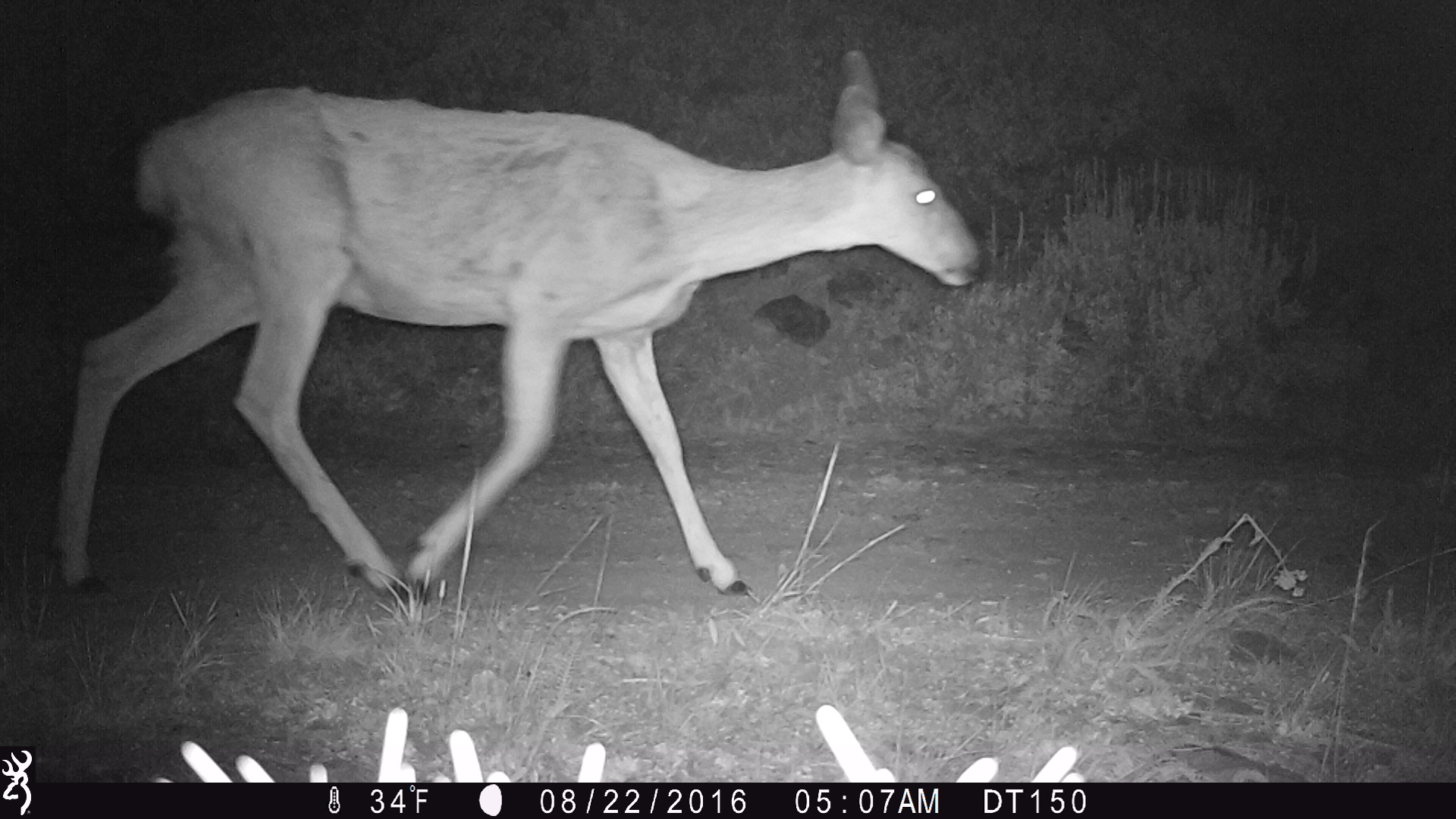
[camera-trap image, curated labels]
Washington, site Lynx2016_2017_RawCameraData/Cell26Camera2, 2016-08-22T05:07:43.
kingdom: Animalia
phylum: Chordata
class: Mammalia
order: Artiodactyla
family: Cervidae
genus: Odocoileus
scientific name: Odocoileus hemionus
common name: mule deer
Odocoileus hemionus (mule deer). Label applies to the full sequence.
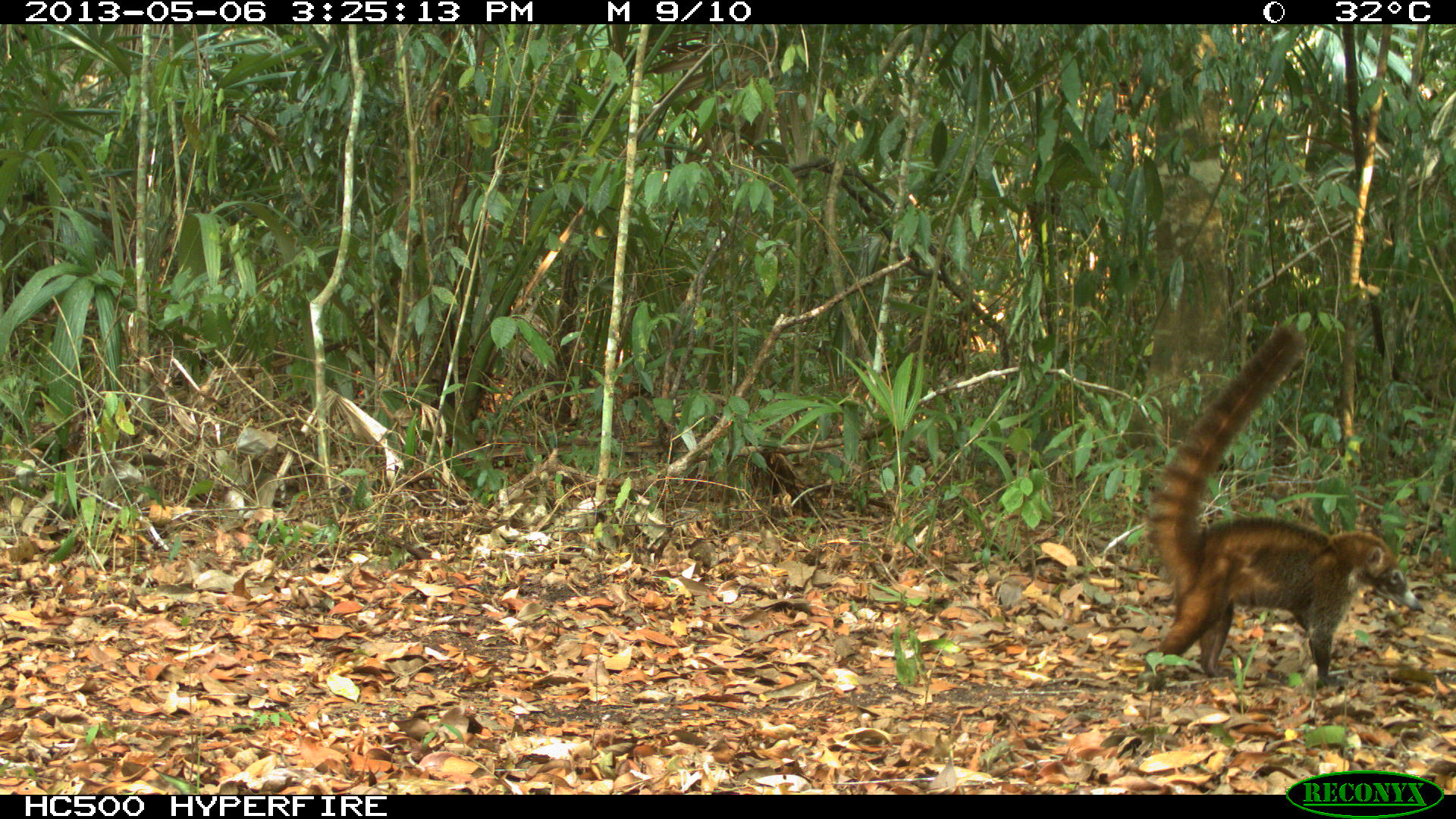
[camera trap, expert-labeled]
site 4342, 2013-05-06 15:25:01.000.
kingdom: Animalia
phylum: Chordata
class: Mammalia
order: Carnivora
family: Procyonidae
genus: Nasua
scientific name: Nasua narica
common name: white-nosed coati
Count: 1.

» **DIRECTIONS FOR THIS TASK**
Give every entry again verbatim, with no pictures.

» **REPLY**
[camera-trap image, curated labels]
Washington, site Lynx2016_2017_RawCameraData/Cell26Camera2, 2016-08-22T05:07:43.
kingdom: Animalia
phylum: Chordata
class: Mammalia
order: Artiodactyla
family: Cervidae
genus: Odocoileus
scientific name: Odocoileus hemionus
common name: mule deer
Odocoileus hemionus (mule deer). Label applies to the full sequence.
[camera trap, expert-labeled]
site 4342, 2013-05-06 15:25:01.000.
kingdom: Animalia
phylum: Chordata
class: Mammalia
order: Carnivora
family: Procyonidae
genus: Nasua
scientific name: Nasua narica
common name: white-nosed coati
Count: 1.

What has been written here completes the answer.